The Great British Bake Off could be "better" for its move from the BBC to Channel 4, Jamie Oliver has said.
The celebrity chef and campaigner - who burst on to television screens in 1999 with BBC series The Naked Chef - said the beloved programme was in safe hands at the broadcasting rival following a high-profile bidding war over the summer.
Jamie, who will return to Channel 4 on Monday night for a Dispatches investigation into childhood obesity, told the Press Association: "(Bake Off) had quite a few years and the question was, was it getting better or plateauing or getting worse? I can't answer that.
"So I think there's a lot of energy that could mean that it could kind of progress into something amazing. Channel 4 do have a perspective you know and a little bit of gravel in the mix could be quite interesting.
"I think it's in the hands of (Channel 4 chief creative director) Jay Hunt and she's a trusted person, she's got a good head on her shoulders and she's personally committed to it.
"So there is no reason, there is no reason, why it couldn't be better. Wow, how about that. There's no reason why it couldn't be better."
He added: "We do love the BBC, I love the BBC, I come from the BBC.
"I don't have any kind of genius bit of secret information but I don't see why it matters and actually the younger people they don't really look at what channels they're getting their content from.
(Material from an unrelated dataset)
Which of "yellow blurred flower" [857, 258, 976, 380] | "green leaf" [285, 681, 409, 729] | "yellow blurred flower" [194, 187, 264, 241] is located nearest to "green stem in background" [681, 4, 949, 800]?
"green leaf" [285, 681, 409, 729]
I think this institution that is the Bake Off, it could be amazing but it's two years to wait so let's see."
Bake Off finished its seventh and final season on the BBC last week with PE teacher Candice Brown, 31, being crowned winner.
It marked the last time Mary Berry served as a judge and Mel Giedroyc and Sue Perkins as hosts, before judge Paul Hollywood moves with the show to Channel 4.
Jamie previously pledged his support to Paul on Twitter, writing: "I know you and the team will do an amazing job."
Dispatches: The Secret Plan To Save Fat Britain is on Channel 4 at 8pm.